- [WHAT YOU ARE ASKED TO DO] Rewrite the material from its start through the line containing "1299 inches", inclusive, with "camera" replaced by "viewer" and nothing else changed.

- [DATASET EXTRACT]
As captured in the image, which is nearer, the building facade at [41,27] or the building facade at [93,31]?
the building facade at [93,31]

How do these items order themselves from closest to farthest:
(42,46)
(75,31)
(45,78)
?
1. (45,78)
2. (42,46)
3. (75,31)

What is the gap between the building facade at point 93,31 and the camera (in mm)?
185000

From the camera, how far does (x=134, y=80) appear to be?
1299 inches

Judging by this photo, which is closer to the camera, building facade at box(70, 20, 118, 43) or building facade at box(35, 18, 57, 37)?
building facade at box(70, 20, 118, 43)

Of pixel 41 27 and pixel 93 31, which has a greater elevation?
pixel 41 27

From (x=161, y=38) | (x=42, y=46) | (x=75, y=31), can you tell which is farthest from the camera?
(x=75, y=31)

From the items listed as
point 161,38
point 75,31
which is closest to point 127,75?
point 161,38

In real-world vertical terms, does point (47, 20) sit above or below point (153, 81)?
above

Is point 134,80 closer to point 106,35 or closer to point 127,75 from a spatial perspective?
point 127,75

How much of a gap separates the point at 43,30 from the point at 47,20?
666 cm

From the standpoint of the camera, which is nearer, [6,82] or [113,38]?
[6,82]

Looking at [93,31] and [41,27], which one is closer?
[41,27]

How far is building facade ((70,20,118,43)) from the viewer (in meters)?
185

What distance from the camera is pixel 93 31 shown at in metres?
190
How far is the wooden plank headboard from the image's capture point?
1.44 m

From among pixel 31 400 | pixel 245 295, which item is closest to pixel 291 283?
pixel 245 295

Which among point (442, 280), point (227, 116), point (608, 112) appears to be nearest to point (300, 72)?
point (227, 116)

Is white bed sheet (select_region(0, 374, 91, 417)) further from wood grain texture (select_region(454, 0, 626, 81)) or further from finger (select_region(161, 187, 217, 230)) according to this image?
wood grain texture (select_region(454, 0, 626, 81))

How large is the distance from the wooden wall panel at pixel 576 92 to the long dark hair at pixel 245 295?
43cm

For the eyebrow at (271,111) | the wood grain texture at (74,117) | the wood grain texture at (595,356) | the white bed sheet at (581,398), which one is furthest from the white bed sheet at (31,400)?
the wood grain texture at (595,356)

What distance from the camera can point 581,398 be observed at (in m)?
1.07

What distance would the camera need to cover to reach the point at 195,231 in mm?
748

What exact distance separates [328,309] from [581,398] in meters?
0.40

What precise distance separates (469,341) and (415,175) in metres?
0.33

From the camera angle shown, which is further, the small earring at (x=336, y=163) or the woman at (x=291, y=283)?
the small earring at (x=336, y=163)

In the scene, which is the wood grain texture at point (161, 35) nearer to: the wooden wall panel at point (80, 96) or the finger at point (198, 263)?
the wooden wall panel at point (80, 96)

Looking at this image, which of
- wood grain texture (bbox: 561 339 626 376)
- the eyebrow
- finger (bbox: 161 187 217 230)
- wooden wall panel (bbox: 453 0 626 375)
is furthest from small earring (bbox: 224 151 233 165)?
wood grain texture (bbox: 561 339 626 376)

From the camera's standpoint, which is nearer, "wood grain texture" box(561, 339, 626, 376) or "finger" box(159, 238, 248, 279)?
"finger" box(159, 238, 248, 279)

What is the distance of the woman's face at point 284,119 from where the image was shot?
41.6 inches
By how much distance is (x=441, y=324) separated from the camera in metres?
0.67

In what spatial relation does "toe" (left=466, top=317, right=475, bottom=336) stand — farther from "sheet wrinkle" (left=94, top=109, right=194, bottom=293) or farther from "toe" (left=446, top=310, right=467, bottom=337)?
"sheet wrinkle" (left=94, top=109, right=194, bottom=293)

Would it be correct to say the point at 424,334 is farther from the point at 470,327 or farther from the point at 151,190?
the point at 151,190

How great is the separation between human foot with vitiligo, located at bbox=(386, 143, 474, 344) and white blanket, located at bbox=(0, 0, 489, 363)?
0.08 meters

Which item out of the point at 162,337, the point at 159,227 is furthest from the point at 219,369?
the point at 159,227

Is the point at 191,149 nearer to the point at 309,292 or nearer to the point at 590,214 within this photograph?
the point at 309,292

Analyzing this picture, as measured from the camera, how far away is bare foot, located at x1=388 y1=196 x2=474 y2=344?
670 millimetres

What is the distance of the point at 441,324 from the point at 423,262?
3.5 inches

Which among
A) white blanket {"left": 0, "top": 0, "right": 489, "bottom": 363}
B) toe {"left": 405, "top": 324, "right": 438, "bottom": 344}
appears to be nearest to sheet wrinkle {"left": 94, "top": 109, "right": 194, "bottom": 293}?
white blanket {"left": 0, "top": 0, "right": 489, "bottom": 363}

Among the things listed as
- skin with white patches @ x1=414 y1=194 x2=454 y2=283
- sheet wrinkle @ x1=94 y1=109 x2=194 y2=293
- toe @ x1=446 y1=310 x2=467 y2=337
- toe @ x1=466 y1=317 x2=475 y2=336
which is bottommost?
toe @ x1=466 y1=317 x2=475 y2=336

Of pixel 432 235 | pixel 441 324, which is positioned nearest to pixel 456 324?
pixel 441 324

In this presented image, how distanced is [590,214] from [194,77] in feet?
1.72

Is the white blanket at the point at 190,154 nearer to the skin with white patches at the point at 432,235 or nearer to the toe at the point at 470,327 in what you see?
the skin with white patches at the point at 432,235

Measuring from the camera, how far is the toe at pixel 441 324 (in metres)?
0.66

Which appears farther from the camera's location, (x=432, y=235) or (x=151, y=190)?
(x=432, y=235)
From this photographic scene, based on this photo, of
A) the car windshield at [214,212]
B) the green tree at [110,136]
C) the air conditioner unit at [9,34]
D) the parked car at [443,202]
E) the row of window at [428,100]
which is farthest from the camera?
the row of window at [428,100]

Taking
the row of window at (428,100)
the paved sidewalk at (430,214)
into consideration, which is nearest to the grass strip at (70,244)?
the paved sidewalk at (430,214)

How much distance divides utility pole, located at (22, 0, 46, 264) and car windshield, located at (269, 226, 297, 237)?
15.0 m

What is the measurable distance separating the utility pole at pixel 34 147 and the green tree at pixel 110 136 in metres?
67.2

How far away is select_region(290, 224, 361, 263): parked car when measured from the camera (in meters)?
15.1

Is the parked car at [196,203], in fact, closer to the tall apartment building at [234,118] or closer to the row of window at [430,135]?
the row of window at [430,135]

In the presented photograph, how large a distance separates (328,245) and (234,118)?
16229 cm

- [FULL OUTPUT]
As captured in the image, which is nearer, the building facade at [41,27] or the building facade at [93,31]?
the building facade at [93,31]

How do these items order themselves from closest to farthest:
(42,46)
(75,31)
(45,78)
?
1. (45,78)
2. (42,46)
3. (75,31)

What is the gap between the building facade at point 93,31 and the viewer (in mm)?
185000

From the viewer, how far does (x=134, y=80) appear to be?
1299 inches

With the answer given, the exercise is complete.